- The Washington Times - Thursday, March 10, 2016

MIAMI — Cuban-Americans living in “Little Havana” are perplexed by Sen. Bernard Sanders‘ call for a “political revolution,” and are exasperated that the Vermont presidential hopeful refused to take back his praise of Cuban dictator Fidel Castro 30 years ago.

“I really don’t understand this calling of a political revolution,” said Jose Cabanas, who came to Miami from Cuba 18 years ago and is now retired. “He’s promising these kids change, but change to what? Communism, socialism, that’s taking America backwards. It’s why we left.”

In Wednesday night’s Democratic debate, Mr. Sanders was put on the spot by the moderators who asked him to respond to a video taken in 1985 where he spoke highly of Mr. Castro and Daniel Ortega’s Sandinista movement in Nicaragua after a trip to Latin America.

In the video, which was first discovered by Buzzfeed, Mr. Sanders said the Cuban people “forgot that [Castro] educated their kids, gave their kids health care, [and] totally transformed the society.”

On Wednesday night, Mr. Sanders didn’t back away from the comments.

He admitted Cuba is undemocratic and authoritarian, but “it would be wrong not to state in Cuba they have made some good advances in health care,” he said. “They are sending doctors all over the world. They have made some progress in education.”

Those comments didn’t sit well with the Cuban population in Little Havana, saying Mr. Sanders is naive on the matter.

“Castro doesn’t know how to run a country, he only cares about himself,” said Kensy Alvarez who emigrated to the U.S. in 2001 from Cuba. “In Cuba, there’s no food. Yeah, you can go to the doctor and it’s free, but it’s not good care. The hospitals are dirty, there’s garbage in them — unlike here — there’s no sanitation.”

Mr. Alvarez, 30, who works in a barber shop along Calle Ocho (8th Street), is befuddled at Mr. Sanders‘ praise for the goods of Cuban socialism because nothing in his life has demonstrated the fruitfulness of it.

“This is the American dream — I’m living it here in America,” he said. “We can make something of ourselves here, the hospitals are clean and we can get an education. We are on our own, we don’t have to worry. That’s nothing like Cuba. That’s why we left Cuba.”

All of the dozen people whom The Washington Times interviewed on the streets of Little Havana, no matter what their sex or age, profoundly disagreed with Mr. Sanders that Mr. Castro did anything good for their home country and that communism or socialism had any benefits. His comments regarding Mr. Ortega being an “impressive guy,” also stirred frustration within the community.

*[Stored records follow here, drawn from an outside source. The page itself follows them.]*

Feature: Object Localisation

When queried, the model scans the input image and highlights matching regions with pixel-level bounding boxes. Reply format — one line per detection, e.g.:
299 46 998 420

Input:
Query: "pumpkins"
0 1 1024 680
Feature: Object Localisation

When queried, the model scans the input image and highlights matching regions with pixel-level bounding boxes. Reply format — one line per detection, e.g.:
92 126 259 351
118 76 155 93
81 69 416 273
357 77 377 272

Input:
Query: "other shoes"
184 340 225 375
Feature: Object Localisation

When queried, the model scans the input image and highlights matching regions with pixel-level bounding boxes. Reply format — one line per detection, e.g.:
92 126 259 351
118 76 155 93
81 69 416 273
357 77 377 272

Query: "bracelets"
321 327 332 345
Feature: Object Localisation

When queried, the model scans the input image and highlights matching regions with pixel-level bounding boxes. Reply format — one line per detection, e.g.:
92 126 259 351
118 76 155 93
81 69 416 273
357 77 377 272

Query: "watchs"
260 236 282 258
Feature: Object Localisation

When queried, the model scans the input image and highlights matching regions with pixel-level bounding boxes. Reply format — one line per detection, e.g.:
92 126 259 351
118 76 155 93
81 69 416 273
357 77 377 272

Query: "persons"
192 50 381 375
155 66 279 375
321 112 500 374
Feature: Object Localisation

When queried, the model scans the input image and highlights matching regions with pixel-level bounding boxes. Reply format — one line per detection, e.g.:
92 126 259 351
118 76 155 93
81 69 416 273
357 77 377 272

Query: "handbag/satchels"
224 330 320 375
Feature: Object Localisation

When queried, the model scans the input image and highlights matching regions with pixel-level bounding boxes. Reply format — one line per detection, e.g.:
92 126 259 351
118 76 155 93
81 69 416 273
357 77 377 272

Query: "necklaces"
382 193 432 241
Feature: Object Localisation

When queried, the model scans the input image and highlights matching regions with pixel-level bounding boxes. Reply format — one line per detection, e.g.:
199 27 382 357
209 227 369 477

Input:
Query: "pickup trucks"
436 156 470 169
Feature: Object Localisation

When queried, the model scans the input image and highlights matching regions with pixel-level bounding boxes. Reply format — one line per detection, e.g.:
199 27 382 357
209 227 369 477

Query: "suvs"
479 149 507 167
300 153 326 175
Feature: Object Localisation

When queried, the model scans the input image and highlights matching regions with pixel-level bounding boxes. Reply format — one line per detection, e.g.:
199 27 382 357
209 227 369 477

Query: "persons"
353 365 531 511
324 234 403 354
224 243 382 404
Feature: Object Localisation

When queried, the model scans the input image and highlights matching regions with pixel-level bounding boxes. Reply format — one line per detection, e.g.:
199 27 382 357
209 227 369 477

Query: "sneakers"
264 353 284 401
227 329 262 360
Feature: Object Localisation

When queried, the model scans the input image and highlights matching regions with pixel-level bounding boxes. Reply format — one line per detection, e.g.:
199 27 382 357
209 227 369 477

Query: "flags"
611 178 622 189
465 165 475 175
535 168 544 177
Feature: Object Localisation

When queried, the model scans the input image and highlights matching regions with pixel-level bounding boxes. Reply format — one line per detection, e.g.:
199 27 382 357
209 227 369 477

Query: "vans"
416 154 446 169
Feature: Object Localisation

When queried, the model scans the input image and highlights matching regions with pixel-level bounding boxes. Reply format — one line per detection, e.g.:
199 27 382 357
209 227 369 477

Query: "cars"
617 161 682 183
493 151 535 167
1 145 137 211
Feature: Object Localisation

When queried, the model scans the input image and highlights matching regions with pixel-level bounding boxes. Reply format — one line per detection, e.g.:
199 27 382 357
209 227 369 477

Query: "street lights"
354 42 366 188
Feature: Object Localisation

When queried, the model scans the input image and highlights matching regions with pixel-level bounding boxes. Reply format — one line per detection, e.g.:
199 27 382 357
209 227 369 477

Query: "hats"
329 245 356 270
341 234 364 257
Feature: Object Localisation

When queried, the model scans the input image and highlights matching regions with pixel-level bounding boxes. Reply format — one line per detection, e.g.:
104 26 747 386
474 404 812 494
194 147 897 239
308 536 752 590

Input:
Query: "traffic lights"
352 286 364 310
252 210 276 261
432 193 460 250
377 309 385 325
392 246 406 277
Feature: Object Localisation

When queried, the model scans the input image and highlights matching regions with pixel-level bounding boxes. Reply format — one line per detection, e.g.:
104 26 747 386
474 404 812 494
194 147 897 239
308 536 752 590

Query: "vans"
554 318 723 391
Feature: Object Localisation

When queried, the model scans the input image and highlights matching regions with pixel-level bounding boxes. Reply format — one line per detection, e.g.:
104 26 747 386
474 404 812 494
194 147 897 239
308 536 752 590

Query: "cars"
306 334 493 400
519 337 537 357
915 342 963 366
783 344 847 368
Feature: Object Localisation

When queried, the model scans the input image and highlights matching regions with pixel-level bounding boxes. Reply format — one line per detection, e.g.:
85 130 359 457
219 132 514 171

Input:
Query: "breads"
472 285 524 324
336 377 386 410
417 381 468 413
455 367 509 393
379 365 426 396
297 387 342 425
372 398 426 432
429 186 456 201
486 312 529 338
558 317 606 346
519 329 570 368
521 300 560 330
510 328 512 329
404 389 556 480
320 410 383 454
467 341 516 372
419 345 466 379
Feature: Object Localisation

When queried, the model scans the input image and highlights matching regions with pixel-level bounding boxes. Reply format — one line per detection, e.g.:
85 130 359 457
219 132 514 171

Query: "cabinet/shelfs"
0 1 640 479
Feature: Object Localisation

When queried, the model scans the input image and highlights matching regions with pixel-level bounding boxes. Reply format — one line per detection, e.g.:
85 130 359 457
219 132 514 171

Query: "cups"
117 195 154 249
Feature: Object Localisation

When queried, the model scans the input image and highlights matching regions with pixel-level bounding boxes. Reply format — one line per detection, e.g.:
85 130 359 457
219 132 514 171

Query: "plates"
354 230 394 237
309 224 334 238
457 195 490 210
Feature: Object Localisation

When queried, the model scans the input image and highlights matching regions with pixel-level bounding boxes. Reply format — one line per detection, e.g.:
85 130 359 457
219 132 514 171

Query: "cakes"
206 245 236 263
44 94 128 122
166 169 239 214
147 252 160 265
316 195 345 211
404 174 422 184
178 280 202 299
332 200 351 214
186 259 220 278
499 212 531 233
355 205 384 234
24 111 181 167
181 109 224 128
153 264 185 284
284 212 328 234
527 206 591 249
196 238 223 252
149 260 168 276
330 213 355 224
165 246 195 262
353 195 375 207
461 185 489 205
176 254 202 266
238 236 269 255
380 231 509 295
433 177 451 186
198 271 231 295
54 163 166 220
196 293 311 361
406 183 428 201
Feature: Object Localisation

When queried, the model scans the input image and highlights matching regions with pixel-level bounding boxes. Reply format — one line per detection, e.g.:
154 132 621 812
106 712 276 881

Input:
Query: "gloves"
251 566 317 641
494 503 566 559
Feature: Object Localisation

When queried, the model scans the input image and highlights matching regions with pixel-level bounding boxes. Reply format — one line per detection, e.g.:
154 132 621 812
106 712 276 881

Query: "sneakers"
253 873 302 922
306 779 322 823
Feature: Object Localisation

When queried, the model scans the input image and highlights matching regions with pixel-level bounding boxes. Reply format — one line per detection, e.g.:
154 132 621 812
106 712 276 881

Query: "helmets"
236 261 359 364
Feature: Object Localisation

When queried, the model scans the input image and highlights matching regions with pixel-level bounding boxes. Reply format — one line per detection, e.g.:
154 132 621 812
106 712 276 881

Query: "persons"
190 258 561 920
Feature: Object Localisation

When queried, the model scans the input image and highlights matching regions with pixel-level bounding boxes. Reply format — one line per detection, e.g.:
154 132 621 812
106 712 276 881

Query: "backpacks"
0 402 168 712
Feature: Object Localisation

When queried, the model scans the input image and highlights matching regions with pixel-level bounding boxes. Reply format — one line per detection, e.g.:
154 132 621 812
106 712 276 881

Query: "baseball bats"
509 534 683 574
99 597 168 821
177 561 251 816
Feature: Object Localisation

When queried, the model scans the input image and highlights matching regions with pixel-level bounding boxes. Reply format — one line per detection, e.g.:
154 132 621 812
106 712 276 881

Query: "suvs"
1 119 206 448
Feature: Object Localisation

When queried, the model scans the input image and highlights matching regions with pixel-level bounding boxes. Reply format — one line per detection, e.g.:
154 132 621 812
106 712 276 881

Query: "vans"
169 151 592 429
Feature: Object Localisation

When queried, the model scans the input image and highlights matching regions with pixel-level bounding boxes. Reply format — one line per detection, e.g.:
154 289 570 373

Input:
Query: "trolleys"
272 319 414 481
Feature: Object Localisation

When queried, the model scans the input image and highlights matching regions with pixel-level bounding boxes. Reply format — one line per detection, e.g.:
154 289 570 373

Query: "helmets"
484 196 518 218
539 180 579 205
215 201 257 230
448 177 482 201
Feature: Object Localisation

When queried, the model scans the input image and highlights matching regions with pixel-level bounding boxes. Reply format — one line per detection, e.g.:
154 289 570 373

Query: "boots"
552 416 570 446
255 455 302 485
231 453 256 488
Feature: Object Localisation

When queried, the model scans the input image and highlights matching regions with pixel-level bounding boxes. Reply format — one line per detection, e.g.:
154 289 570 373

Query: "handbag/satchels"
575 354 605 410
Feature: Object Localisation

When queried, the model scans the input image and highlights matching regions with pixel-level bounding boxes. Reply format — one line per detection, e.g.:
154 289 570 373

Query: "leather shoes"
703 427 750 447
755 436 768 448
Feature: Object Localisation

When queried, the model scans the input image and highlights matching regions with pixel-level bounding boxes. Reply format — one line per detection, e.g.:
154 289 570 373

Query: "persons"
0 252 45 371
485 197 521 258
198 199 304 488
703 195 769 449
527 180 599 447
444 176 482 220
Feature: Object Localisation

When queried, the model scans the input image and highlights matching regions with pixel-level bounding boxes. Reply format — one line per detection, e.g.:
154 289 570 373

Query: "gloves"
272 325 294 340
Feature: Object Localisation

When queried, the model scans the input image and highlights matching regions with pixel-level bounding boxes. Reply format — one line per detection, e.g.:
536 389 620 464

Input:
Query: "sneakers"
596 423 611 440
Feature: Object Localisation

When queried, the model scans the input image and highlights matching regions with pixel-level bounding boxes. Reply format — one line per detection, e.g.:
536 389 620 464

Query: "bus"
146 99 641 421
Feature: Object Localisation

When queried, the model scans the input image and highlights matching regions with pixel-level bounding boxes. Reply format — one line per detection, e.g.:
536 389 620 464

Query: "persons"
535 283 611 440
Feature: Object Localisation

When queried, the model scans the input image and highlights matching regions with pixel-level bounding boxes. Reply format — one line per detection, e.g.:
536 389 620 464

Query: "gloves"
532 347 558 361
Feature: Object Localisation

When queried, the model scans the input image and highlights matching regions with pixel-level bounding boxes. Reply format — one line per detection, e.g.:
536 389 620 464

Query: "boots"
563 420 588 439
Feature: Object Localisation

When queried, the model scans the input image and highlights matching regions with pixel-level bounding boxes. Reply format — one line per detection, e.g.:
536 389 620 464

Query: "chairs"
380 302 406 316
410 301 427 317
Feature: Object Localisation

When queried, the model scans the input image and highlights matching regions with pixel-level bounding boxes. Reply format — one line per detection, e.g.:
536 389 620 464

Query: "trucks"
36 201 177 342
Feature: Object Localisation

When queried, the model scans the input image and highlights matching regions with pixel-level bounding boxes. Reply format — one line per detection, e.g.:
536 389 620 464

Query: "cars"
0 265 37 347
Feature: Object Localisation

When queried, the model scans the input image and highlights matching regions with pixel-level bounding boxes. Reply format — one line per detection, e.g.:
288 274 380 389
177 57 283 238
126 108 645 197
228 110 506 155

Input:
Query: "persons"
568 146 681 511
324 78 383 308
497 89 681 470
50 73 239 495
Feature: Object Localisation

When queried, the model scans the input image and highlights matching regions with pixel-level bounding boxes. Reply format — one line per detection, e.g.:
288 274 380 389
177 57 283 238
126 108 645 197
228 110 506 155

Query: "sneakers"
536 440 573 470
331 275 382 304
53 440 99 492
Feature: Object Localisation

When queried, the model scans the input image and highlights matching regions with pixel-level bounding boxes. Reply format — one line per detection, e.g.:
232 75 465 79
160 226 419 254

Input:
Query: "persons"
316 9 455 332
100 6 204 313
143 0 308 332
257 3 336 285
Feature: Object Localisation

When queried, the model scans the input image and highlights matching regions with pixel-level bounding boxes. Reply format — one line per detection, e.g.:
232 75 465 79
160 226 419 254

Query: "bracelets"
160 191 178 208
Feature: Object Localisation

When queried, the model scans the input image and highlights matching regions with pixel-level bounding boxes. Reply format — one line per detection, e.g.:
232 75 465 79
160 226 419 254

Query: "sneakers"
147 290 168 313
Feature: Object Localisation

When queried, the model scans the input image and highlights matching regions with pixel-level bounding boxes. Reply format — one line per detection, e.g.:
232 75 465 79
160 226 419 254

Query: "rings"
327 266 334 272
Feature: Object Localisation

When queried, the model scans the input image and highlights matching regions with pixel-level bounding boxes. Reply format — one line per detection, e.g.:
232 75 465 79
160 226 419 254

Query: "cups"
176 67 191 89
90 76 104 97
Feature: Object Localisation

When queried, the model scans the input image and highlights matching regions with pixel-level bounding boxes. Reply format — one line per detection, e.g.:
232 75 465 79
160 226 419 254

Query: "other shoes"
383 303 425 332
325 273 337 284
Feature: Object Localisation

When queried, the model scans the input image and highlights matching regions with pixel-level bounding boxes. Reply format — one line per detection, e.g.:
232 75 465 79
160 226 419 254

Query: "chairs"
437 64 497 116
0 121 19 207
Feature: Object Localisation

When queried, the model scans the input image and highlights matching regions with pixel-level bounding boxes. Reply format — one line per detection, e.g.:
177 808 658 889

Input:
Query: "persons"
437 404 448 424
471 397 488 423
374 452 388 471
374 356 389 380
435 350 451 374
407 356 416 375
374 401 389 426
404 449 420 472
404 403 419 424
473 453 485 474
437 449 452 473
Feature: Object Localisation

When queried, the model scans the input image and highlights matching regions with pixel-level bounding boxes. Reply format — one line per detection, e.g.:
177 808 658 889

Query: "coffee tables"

“I can’t believe the stuff he’s saying about Cuba and Nicaragua — I mean my mom left Nicaragua for a reason,” said Mac Mercado, 23, who was born in the U.S. to parents who came from Puerto Rico and Nicaragua. “You honestly can’t compare the U.S. to Cuba or Nicaragua — nor would you want to.”

The majority of those interviewed support Mr. Sanders‘ rival, Hillary Clinton, because of her experience as secretary of state and promise to continue President Obama’s legacy.

All like Republican hopeful Marco Rubio for his rags to riches story, which has given them hope that they too can make something of themselves in the U.S. But most thought the Florida senator lacks experience and doesn’t have a real shot at the nomination.

Mrs. Clinton criticized the comments Mr. Sanders made in the 1985 video regarding Cuba on Wednesday night, and highlighted his praise for what he coined as a “revolution of values” going on in the country.

“I think in that same interview he praised what he called the revolution of values in Cuba and talked about how people were working for the common good, not for themselves. I just couldn’t disagree more,” Mrs. Clinton said. “You know, if the values are that you oppress people, you disappear people, imprison people or even kill people for expressing their opinions, for expressing freedom of speech, that is not the kind of revolution of values that I ever want to see anywhere.”

Jose Perez, 49, who works as a car salesman and just moved to the Miami area last year, thought Mrs. Clinton was spot on in her comments.

“There’s nothing in Cuba and to pretend the revolution did something good, well that’s just a lie,” he said. “Yes, we have doctors, but the good ones have moved out of the country. I waited for 20 years for things to get better and they never did. In the United States you can do better, so that’s why I’m here.”

Both Democratic contenders expressed hope on Wednesday that the U.S. by restoring full diplomatic relations with Cuba, could help it evolve into a more democratic country and improve the lives of the people living there.

But most of the Cubans living in Little Havana expressed doubt.

“I don’t see any changes — all these signatures and agreements between the two countries, it looks nice, but I won’t believe a thing until I actually see it and witness a change,” Mr. Cabanas said. “I’ve been waiting a long time and the government has stayed the same. Why would it change now?”